* [Task requirements]: When the string "company" is part of a line below, that line should be copied.

Collected data:
* * * * * * *
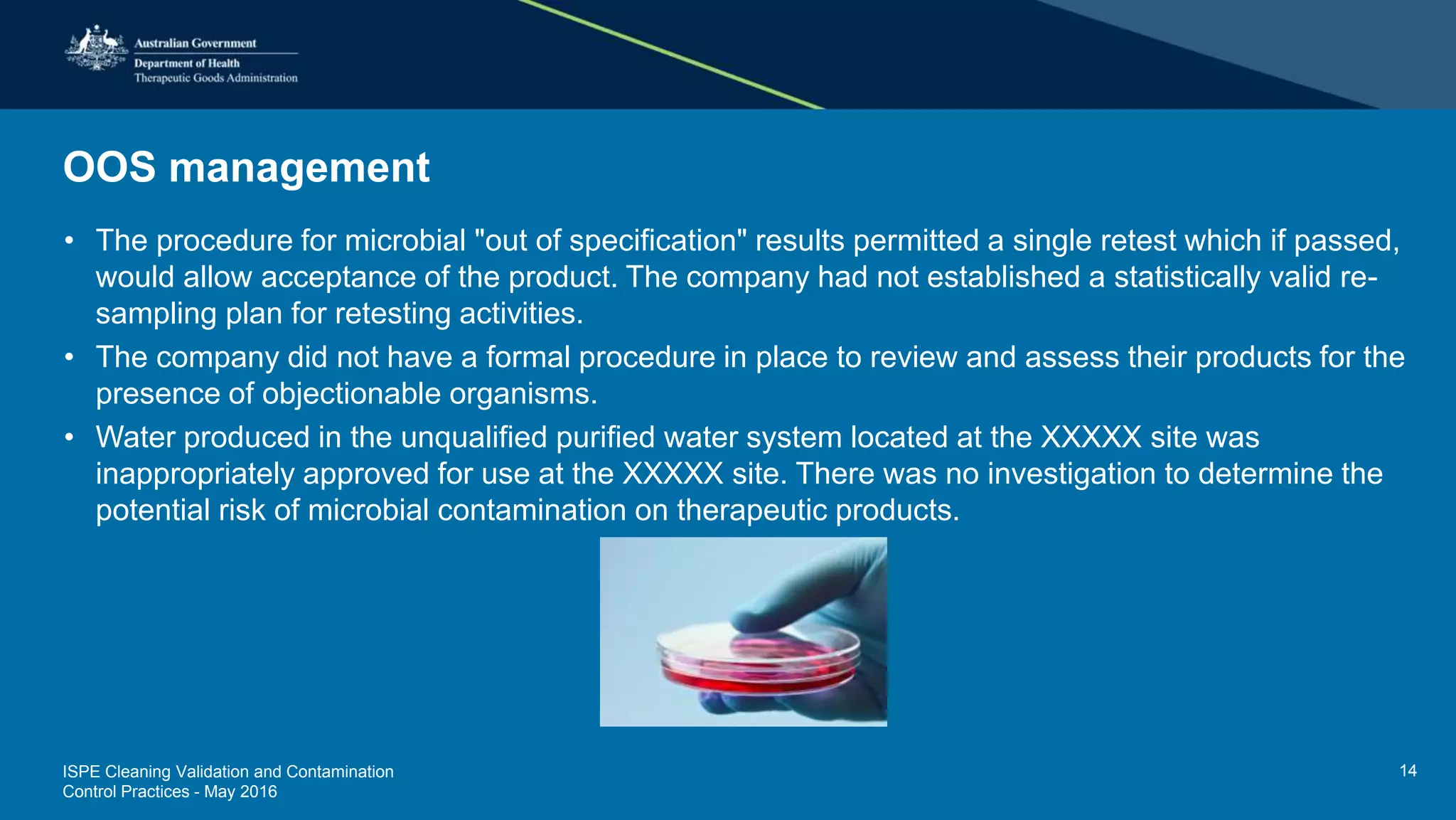 Australian Government
Department of Health
Therapeutic Goods Administration

OOS management

• The procedure for microbial "out of specification" results permitted a single retest which if passed, would allow acceptance of the product. The company had not established a statistically valid re-sampling plan for retesting activities.
• The company did not have a formal procedure in place to review and assess their products for the presence of objectionable organisms.
• Water produced in the unqualified purified water system located at the XXXXX site was inappropriately approved for use at the XXXXX site. There was no investigation to determine the potential risk of microbial contamination on therapeutic products.

ISPE Cleaning Validation and Contamination Control Practices - May 2016

14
* * * * * * *
* [Task answer]:
• The procedure for microbial "out of specification" results permitted a single retest which if passed, would allow acceptance of the product. The company had not established a statistically valid re-sampling plan for retesting activities.
• The company did not have a formal procedure in place to review and assess their products for the presence of objectionable organisms.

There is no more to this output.